Sentidos del bar
Por Pablo Callejón
Rubén pedía un café con leche y Juancito una Mirinda en botella de vidrio. Lo mío era un cortado doble con mucha azúcar. Si la plata no alcanzaba compartíamos el tostado. En aquel tiempo le decíamos “Carlitos” y el mozo del Oriente nos entendía. El Ale ya era el lungo que optaba por un lomito con huevo que se esparcía entre los límites del pan casero. Cualquier estudio científico serio hubiera ratificado que no hay nada mejor que ir al bar después del boliche y despacharse con la cocinera por la mala fortuna a la hora de los lentos.
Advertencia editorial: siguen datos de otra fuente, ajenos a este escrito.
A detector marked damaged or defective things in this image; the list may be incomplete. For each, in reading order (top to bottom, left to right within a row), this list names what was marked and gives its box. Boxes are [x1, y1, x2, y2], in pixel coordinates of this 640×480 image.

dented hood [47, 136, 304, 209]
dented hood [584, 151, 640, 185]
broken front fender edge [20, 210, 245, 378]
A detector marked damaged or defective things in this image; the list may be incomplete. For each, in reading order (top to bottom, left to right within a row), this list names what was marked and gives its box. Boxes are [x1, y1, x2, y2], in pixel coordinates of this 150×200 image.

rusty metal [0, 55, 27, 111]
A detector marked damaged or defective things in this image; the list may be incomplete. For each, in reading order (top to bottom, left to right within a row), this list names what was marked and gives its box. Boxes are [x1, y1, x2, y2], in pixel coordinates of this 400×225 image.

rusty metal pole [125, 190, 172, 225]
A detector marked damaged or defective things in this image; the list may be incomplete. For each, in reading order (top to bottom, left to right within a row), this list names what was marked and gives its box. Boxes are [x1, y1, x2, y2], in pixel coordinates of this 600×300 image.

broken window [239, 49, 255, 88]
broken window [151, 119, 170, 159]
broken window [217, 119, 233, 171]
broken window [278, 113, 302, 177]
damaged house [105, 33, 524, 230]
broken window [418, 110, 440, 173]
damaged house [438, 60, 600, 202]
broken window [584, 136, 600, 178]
A los 14 años aún creía que podía aprender a bailar y que las chicas serían compasivas con los flacos que caminan torpe cuando van hacia la pista.
En Stylo estaba Rosendo, un tipo bonachón que nunca esperaba la propina. Nosotros elegíamos la mesa cercana al ventanal bordeado de algarrobo, confiados en despertar la atención de las mujeres que optaban por sentarse prudentemente en el fondo. Un día pedí la carta de tragos y Rosendo me la acercó con rostro compasivo. Entre muchos cócteles extraños me decidí por una mezcla de licor de banana y Coca Cola. Lo empalagoso me obligaba a robar el maní salado de la cerveza de los otros. Los viernes me vestía con jeans nevados, un buzo Nasa que había comprado con el primer sueldo de la radio y las botas Cerro que me dejaban un dolor insoportable en la planta de los pies al final de la noche.
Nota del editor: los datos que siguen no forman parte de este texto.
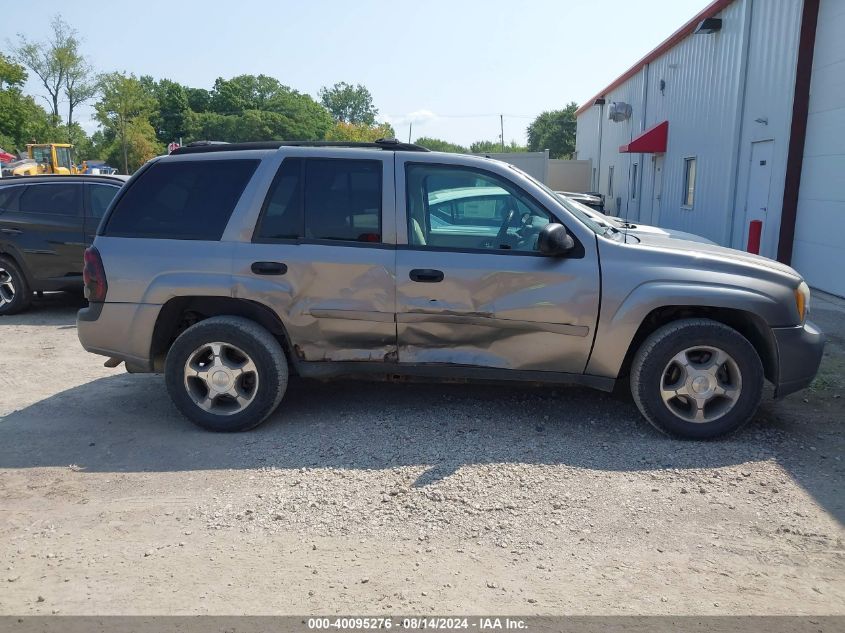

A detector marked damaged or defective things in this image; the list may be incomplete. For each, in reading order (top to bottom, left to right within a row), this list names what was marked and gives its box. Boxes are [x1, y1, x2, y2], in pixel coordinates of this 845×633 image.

damaged gray suv [76, 139, 820, 436]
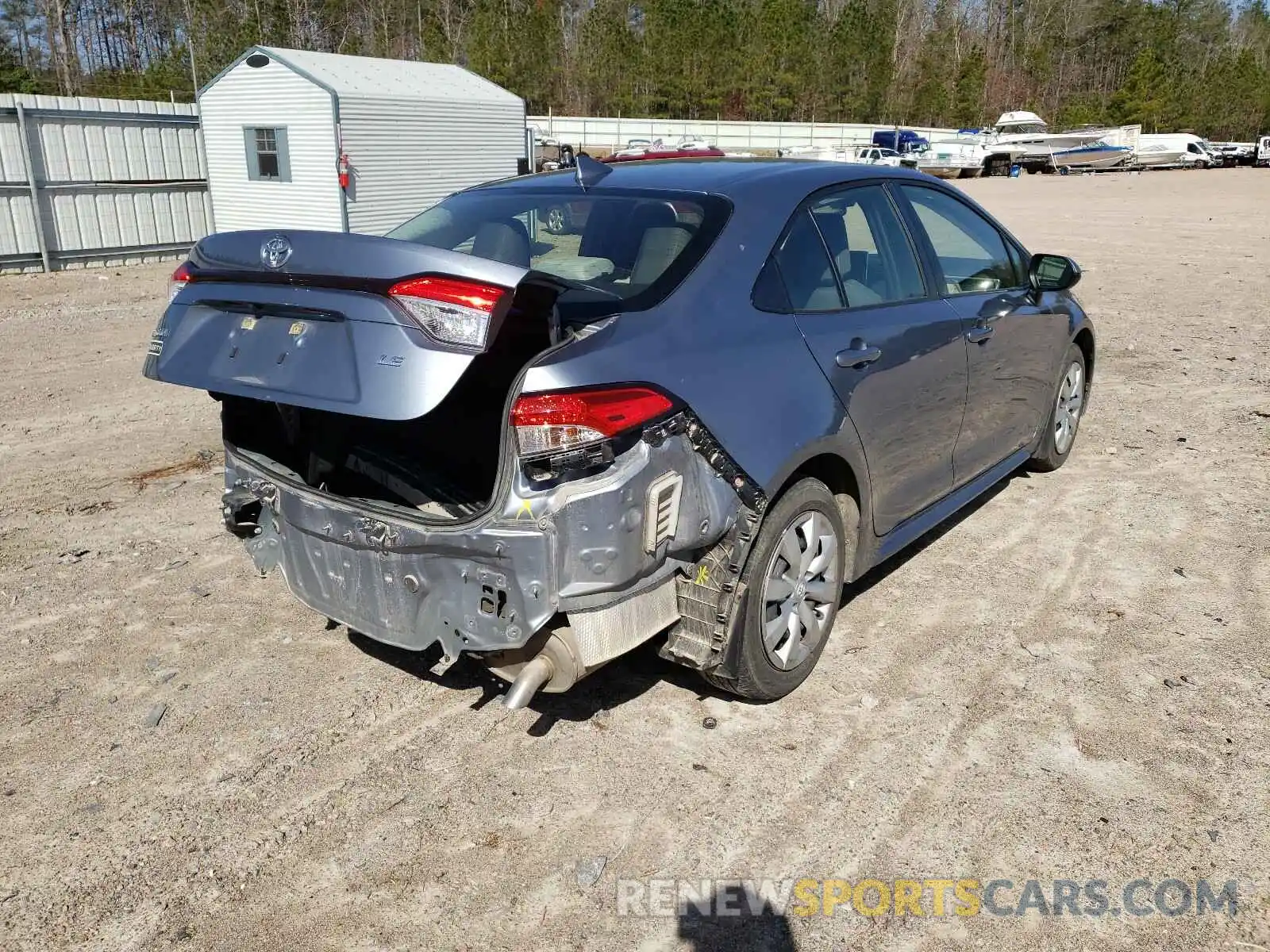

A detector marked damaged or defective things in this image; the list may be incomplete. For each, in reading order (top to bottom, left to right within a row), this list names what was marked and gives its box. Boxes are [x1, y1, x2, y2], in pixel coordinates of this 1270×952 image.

damaged toyota corolla [139, 158, 1092, 708]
Al salir de Ladrillo nos íbamos por el dos por uno de lomitos en el bar donde aguardábamos el amanecer. El colectivo a Huinca regresaba después de las 7 y la espera siempre era mejor en el bar. Cansado del frío y las caminatas interminables hasta la Terminal de Realicó, logré convencer a mi viejo de conducir cada sábado la Peugeot 504 verde con asientos de paño. Aún era un adolescente con el jopo al estilo Elvis y camisas negras Tascani que me habían costado un mes completo de trabajo. Con el Negro comprobamos que una adecuada conjugación de insistencia y caradurez podrían doblegar la mirada distraída de las doncellas que hubieran esperado un mejor partido.
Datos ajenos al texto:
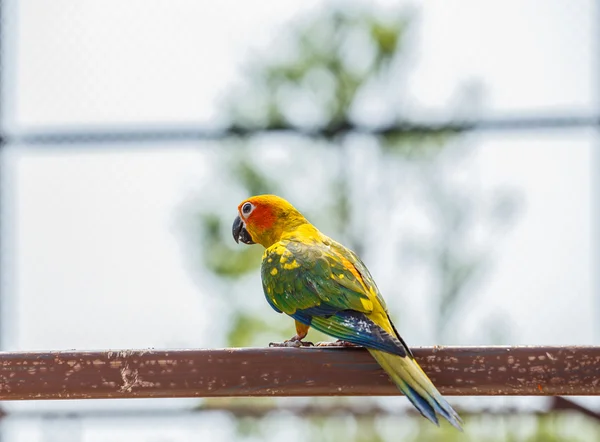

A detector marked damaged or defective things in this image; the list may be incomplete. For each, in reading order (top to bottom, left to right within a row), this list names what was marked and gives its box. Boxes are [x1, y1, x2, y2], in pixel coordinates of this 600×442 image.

rusty metal bar [0, 346, 596, 400]
peeling paint on bar [0, 346, 596, 400]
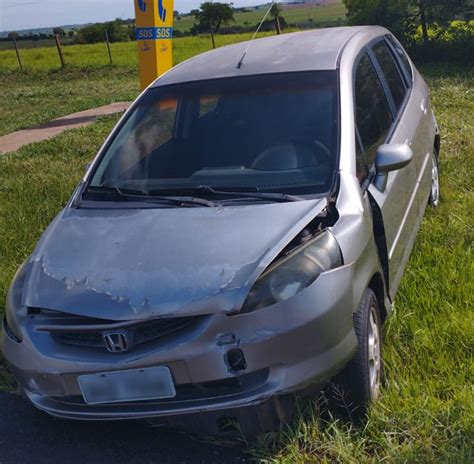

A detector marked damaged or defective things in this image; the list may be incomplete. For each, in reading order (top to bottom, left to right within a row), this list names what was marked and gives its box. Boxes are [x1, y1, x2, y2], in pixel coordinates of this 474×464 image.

crumpled hood [23, 199, 326, 322]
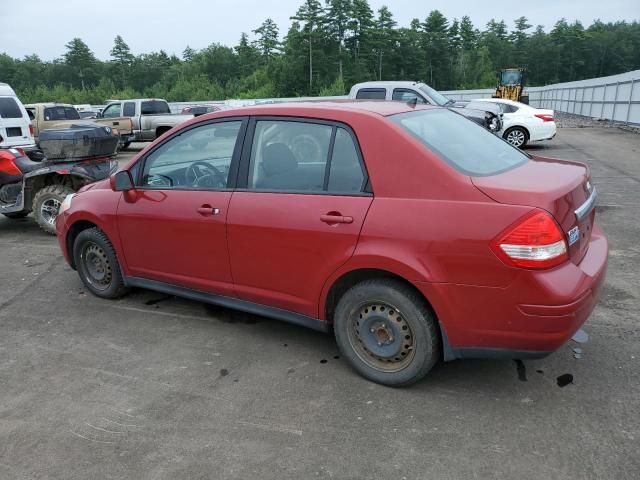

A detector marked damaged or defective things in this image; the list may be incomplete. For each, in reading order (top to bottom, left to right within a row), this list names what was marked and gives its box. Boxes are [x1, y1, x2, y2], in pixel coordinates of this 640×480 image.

damaged red car [55, 102, 604, 386]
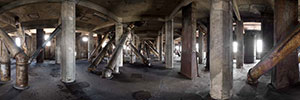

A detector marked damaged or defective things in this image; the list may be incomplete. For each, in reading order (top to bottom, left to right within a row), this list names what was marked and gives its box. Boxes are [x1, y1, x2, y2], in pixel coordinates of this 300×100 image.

rusted metal [0, 26, 29, 90]
rusted metal [28, 24, 61, 63]
rusted metal [88, 33, 109, 62]
rusted metal [88, 36, 114, 71]
rusted metal [102, 27, 131, 79]
rusted metal [129, 42, 151, 66]
rusted metal [248, 24, 300, 85]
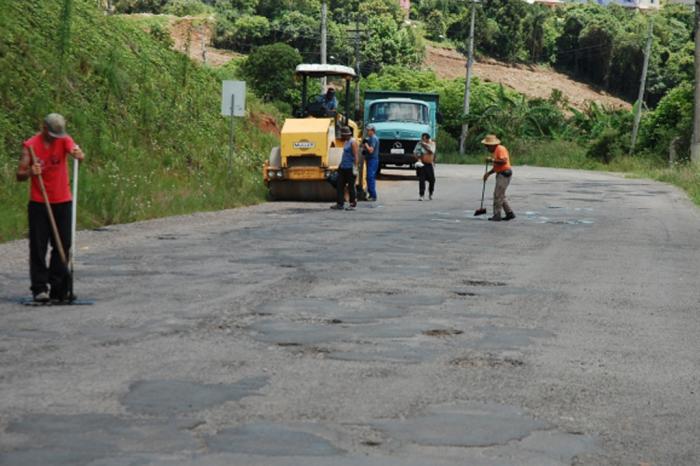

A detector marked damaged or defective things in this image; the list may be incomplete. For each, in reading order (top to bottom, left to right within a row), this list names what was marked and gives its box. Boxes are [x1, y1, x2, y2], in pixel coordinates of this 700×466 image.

cracked asphalt road [1, 166, 700, 464]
En el bar de la Terminal los tostados estaban en la sección del manjar. Por alguna bendita razón, mejoraban su aspecto después de las 6 y antes de dormir. Una noche de verano nos encontramos antes de lo previsto. Aquel viernes, sobre una calle a media luz, había cortejado por primera vez a la adolescente de jumper gris que se sentaba en la primera fila del tercer año en el Comercial. El corazón había llegado mucho antes que yo y latía apresurado, con un flujo sanguíneo que apenas me dejaba respirar. En esa misa de parroquianos adolescentes me pidieron que lo contara todo y solo pude decirles que me deje llevar por la iniciativa de ella.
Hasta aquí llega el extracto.